Affordable housing and the Santa Monica Civic Auditorium – two issues impacted by the loss of redevelopment – were both on the City Council’s last Tuesday night agenda.
Both City Hall and members of the community have made no secret their respective desire to preserve affordable housing programs in Santa Monica and prevent the Civic Auditorium from being nothing more than a memory.
Thanks to a consent calendar item, county officials will be issuing bonds worth as much as $8 million to finance 41 affordable apartments in Santa Monica.
The bonds would be issued by the Housing Authority of the County of Los Angeles (HACLA) and would specifically fund affordable apartments at 1855 Ninth Street, 1450 Fourteenth Street, and 2006 Twentieth Street.
Through a resolution unanimously adopted by Council members June 11, City Hall would consent to HACLA issuing the bonds and issue or acquire a mortgage loan to finance the 41 affordable units.
Since HACLA would issue the bonds, that responsibility is off the City’s hands. Accordingly, so, too, is any obligation for Santa Monica to pay back the bonds.
According to City staff, subsidies currently offered by the State of California are expected to dry up by 2015.
“In an effort to preserve 41 affordable apartments, HACLA intends to restructure the financing of the (three properties), City staff stated. “HACLA proposes issuance of tax-exempt, multi-family mortgage revenue bonds as a potential subsidy source.”
Each of the units to be funded by this bond is owned by the County of Los Angeles as part of a single 99-year ground lease for all three properties. That lease was entered into in 1982.
All three properties are “subsidized by the State of California Housing and Community Development Department (HCD) through its Rental Housing Construction Program (RHCP), which provides financing to HACLA to construct, maintain, and operate affordable housing” there.
When it was determined by state officials that the RHCP and the HCD would no longer be able to subsidize the three properties at a financially sustainable level beyond 2015, the County of Los Angeles was approached to find alternate sources of funding.

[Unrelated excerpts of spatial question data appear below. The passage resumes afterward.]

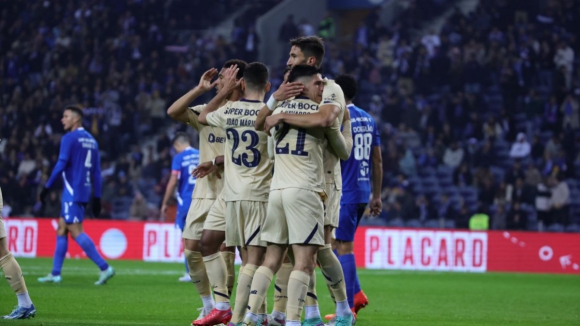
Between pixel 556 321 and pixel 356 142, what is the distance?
114 inches

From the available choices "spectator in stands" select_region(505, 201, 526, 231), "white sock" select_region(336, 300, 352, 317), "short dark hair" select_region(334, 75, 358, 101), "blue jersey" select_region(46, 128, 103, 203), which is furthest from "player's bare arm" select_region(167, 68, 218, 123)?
"spectator in stands" select_region(505, 201, 526, 231)

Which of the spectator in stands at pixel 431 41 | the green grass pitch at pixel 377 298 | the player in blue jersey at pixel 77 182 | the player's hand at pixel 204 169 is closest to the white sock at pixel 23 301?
the green grass pitch at pixel 377 298

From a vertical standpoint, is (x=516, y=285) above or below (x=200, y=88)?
below

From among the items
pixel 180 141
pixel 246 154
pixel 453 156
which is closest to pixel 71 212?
pixel 180 141

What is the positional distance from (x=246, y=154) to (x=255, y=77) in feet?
2.19

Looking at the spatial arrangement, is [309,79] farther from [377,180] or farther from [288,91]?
[377,180]

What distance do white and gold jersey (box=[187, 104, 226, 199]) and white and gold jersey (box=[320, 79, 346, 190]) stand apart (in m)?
1.23

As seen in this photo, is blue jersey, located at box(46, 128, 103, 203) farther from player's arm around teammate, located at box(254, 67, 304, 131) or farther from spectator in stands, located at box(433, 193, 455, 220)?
spectator in stands, located at box(433, 193, 455, 220)

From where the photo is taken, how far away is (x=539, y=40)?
26516 millimetres

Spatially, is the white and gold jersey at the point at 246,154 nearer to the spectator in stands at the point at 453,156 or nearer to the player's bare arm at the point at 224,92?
the player's bare arm at the point at 224,92

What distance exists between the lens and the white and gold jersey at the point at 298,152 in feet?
24.5

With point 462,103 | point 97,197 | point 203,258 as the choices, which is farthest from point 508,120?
point 203,258

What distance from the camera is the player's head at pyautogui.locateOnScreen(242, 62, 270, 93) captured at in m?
7.98

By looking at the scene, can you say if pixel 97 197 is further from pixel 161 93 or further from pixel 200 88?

“Without the continued HCD subsidy, continued operation of the Properties as affordable housing is not financially viable because rental income from the very low-income residents is insufficient to fund operating expenses,” City staff stated. “In order to preserve the 41 affordable apartments, HACLA has identified federal tax credits, tax-exempt multi-family revenue bonds, and Section 8 project-based vouchers as appropriate financial restructuring mechanisms for the Properties.”
The HACLA plans to seek low-income housing tax credits from the California Tax Credit Allocation Committee (CTCAC).
Should they be issued, the bonds would be tax-exempt and assist both the County and City to financially restructure each of the three properties to maintain 41 affordable housing units.
The council’s decision to go along with the bond follows an ordinance modification earlier this year that allowed developers to potentially fast track their respective projects if it provided as many affordable units as possible.
When the current council met in December 2012, it had directed staff to search for ways to bolster revenues to City Hall in an attempt to infuse cash into Santa Monica’s affordable housing programs.
Until 2012, City Hall regularly funded affordable housing programs with redevelopment funds. However, after Gov. Jerry Brown successfully campaigned to shut down redevelopment agencies across the state, funding for affordable housing programs in Santa Monica was almost immediately jeopardized.
Mayor Pro Tem Terry O’Day was not present at the June 11 council meeting.